Quoted passage

□ □ □ □ □

Monday 21 January 2013

Bluetooth 4.0 Launched

BlueTooth A 21st Generation Device

Bluetooth is a wireless technology standard for exchanging data over short distances (using short-wavelength radio transmissions in the ISM band from 2400–2480 MHz) from fixed and mobile devices, creating personal area networks (PANs) with high levels of security. Created by telecom vendor Ericsson in 1994, it was originally conceived as a wireless alternative to RS-232 data cables. It can connect several devices, overcoming problems of synchronization.
Bluetooth is managed by the Bluetooth Special Interest Group, which has more than 17,000 member companies in the areas of telecommunication, computing, networking, and consumer electronics.The SIG oversees the development of the specification, manages the qualification program, and protects the trademarks.To be marketed as a Bluetooth device, it must be qualified to standards defined by the SIG.A network of patents is required to implement the technology and are licensed only for those qualifying devices.

□ □ □ □ □

Required work
1) From the Bluetooth post, print the part starting at "BlueTooth A 21st" and ending at "problems of synchronization.".
2) According to the Bluetooth post, what was Bluetooth originally conceived as when Ericsson created it? Answer in one or two sentences.
3) Answer these questions from the Bluetooth post, each on its own line:
(a) What frequency range do Bluetooth's radio transmissions use?
(b) How many member companies does the Bluetooth Special Interest Group have?
(c) In what year was Bluetooth created?
The lines after this sentence play no part here.

Supplied data

□ □ □ □ □

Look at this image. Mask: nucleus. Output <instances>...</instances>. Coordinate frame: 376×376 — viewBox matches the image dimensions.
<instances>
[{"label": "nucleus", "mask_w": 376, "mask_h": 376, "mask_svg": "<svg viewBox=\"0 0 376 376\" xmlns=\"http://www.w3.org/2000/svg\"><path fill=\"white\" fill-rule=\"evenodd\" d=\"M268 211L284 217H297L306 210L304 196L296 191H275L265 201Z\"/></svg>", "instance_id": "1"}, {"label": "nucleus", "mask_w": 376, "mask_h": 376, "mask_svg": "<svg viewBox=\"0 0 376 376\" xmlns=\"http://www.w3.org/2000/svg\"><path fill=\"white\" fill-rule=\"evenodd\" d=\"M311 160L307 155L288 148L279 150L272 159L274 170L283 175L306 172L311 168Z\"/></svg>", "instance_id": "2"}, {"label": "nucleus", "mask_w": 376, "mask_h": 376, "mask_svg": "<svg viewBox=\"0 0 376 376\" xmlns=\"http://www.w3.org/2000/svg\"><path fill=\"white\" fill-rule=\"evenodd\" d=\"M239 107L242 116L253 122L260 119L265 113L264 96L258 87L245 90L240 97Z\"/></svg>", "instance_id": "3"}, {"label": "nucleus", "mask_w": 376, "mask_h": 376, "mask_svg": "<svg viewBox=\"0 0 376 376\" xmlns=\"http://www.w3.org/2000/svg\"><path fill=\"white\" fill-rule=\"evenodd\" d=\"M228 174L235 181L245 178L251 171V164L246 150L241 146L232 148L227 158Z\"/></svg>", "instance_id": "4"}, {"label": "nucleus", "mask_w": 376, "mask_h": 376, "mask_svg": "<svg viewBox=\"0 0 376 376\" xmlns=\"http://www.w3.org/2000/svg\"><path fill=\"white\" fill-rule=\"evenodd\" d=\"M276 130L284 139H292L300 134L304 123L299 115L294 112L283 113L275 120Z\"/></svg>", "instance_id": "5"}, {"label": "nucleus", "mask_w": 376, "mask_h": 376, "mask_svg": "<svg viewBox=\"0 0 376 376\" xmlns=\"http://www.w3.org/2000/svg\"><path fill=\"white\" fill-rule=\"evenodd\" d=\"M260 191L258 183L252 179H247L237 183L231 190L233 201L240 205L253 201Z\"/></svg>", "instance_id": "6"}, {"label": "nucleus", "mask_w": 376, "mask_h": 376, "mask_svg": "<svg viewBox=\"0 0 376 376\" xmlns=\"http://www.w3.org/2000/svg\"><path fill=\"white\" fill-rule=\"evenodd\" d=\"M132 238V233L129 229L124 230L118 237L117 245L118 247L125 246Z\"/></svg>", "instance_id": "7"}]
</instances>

□ □ □ □ □

Results for each task
1)
BlueTooth A 21st Generation Device

Bluetooth is a wireless technology standard for exchanging data over short distances (using short-wavelength radio transmissions in the ISM band from 2400–2480 MHz) from fixed and mobile devices, creating personal area networks (PANs) with high levels of security. Created by telecom vendor Ericsson in 1994, it was originally conceived as a wireless alternative to RS-232 data cables. It can connect several devices, overcoming problems of synchronization.

2) Ericsson originally conceived Bluetooth as a wireless alternative to RS-232 data cables.

3)
(a) 2400–2480 MHz, in the ISM band
(b) More than 17,000
(c) 1994